I’m sitting writing this blog post in the middle of panto rehearsals (shhh don’t tell anyone). We’re in rehearsals four times a week now as we head towards the performance dates, so as you can expect things are getting hectic.
But, while one of the dance routines is being practised, I’ve decided that this week’s article should be about something that is really important …
Just because you know something, don’t expect everyone to know what you are talking about.
While choreographers are needed for dance routines, they have to translate their ideas into something that even the most inexperienced chorus member can understand. Directors have to have a vision and convey that to the actors. Script writers have to create scripts that allow for artistic interpretation, but give enough information to allow the actors to understand the plot. It’s no good having the knowledge unless you can communicate it well to those around you.
It’s the same with work. I sometimes forget that I have a different vocabulary to some of the clients I work with. Where I routinely work with styles, templates, proofs and the like, I occasionally need to take a step back to make sure that whoever I work with understands what I am saying.
But at times it can be very difficult to figure out – you need to communicate well without being condescending!
So, before each job, there are a few easy ways to figure out what your client knows:
- Ask them. Ok, it sounds obvious, but it’s surprising how many people probably don’t give it a second thought. No client is going to be offended if you ask them how confident they are when working with a specific piece of software (like Word).
- Ask to see an example of their work before you start. If you are editing for them, a quick look at the formatting marks and use of styles can give you an indication of their proficiency level. Chances are, if a client is used to working with styles and indents, they will be using them already.
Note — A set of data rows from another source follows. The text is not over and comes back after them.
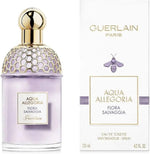 Aqua Allegoria Flora Salvaggia By Guerlain For Women 4.2 oz EDT Spray - By Baano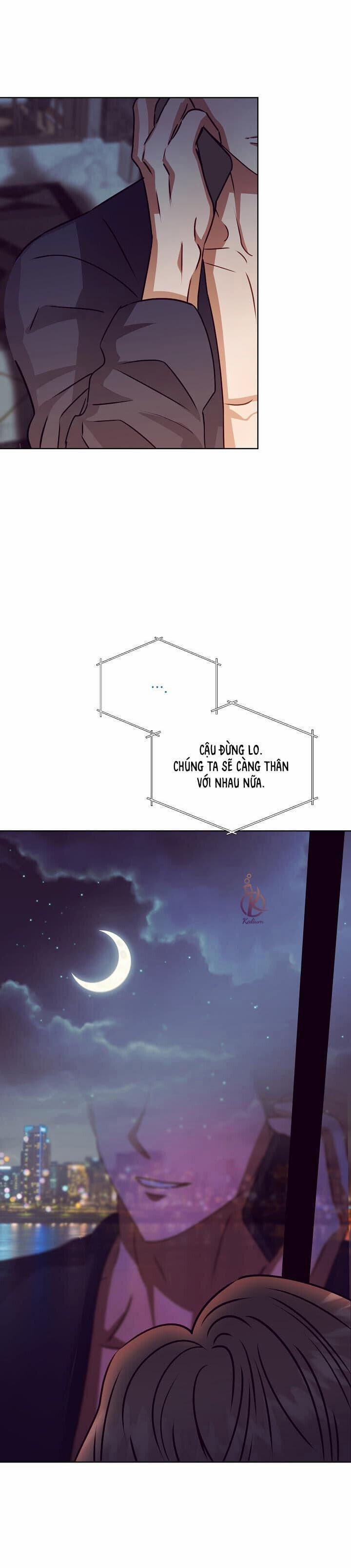 (21+) Nhân Duyên 99.99% 7 trang 11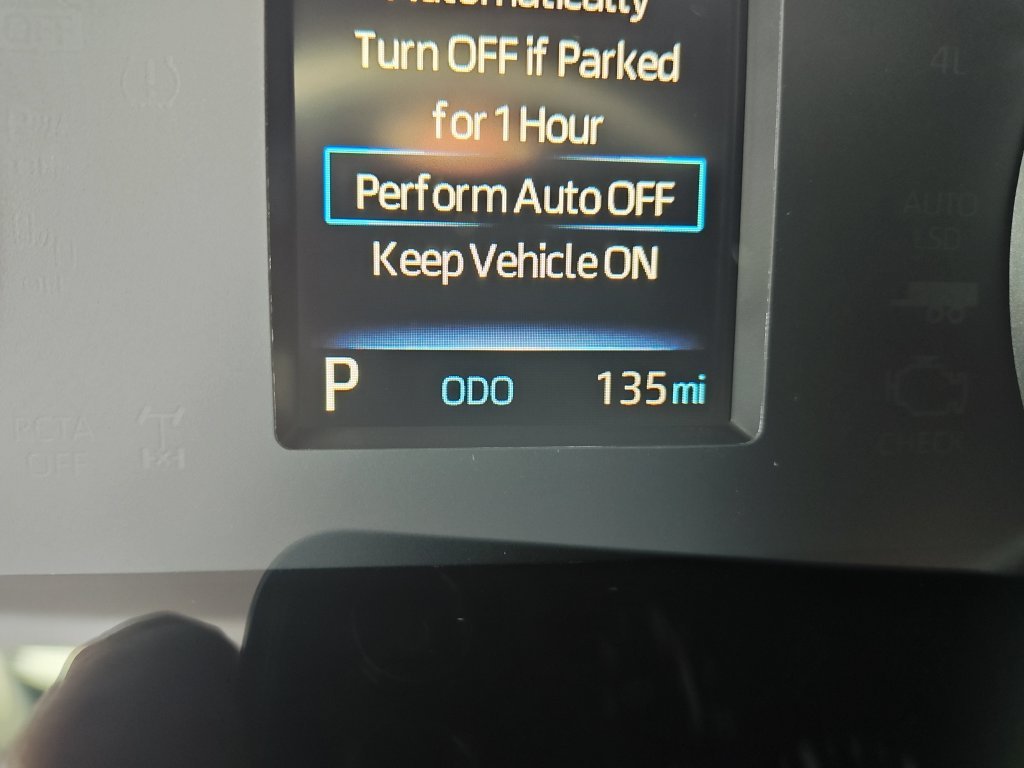Used 2026 Gray Toyota SR image 21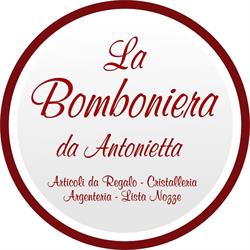 La Bomboniera da Antonietta, Lioni orari di apertura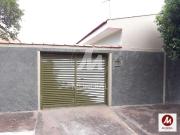 Casa / Sobrado para Venda em Ribeirão Preto/SP Jardim...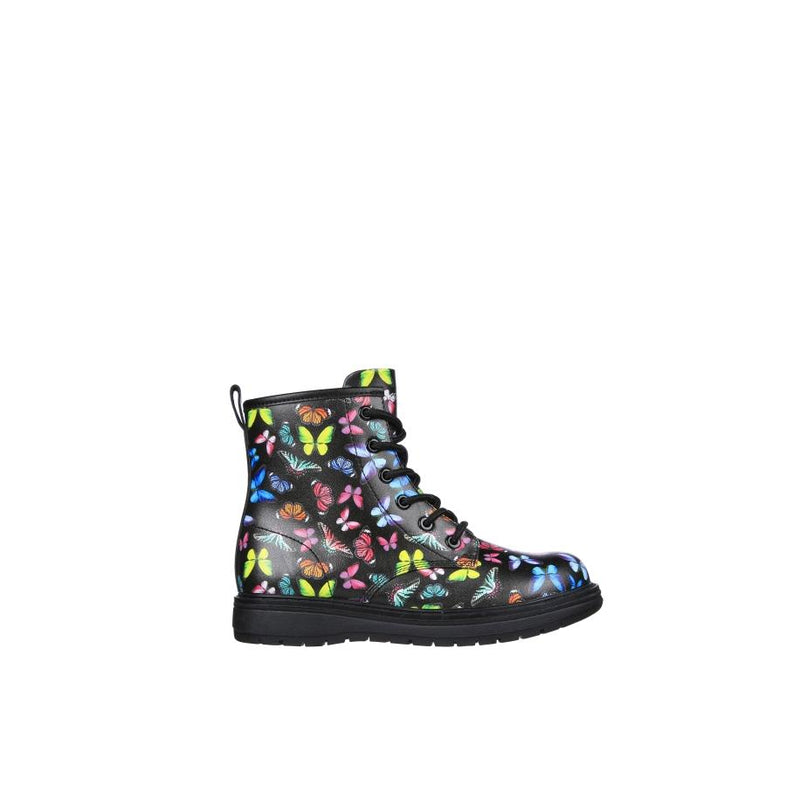 SKECHERS Laarzen/Enkellaarsjes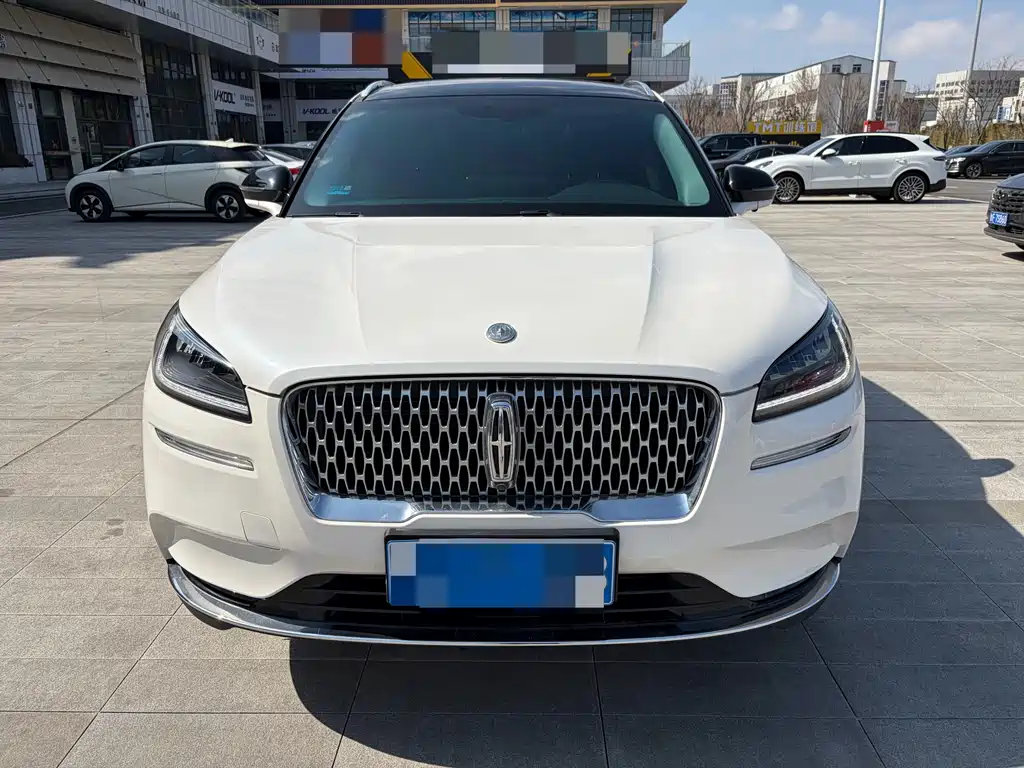 Adventurer 2021 2.0T two-wheel drive exclusive edition купить на сайте DeffCars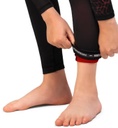 Hayabusa Compression Pants Geo Youth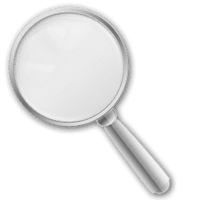 Loupe Download Png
- Give the client plenty of opportunity to ask questions. We don’t want to start a client relationship that lends itself to hand-holding or inappropriate use of our time, but questions at the beginning of a job, perhaps an email saying ‘Before we start, do you have any questions’ could save you time down the line.
- Ask the client to tell you how they feel more comfortable working. If you are not working with a fellow publishing or editing professional this can make them feel less daunted and more included in the process, and may also give you an idea of their proficiency. For example, a client may not want to see a lot of tracked changes in a document, or may want to see everything, but in a format that they are used to (for example in balloons rather than in-text).
- Take a step back and communicate in plain English. While dumbing down can be seen as condescending, if you are not sure whether the client will understand your technical speak, ditch it and use plain language. Do not see it as dumbing down, and do not talk to your client as if they were a child, but ditch the jargon and communicate on the same level. I may know a lot of fancy words, but I don’t use them every day (and some people I know will probably say I never use them). Jargon can be seen as exclusive and totally unnecessary, so use it sparingly.
Having worked in the information industry since I left school many, many moons ago I know that I can be guilty of underestimating my knowledge base. I forget that I take for granted things that others don’t necessarily know, but at the same time I am totally in awe of the knowledge of others. Sometimes you just have to stop and think ‘is this common knowledge’ – if it’s not, it’s time to ask if you are communicating with your clients effectively.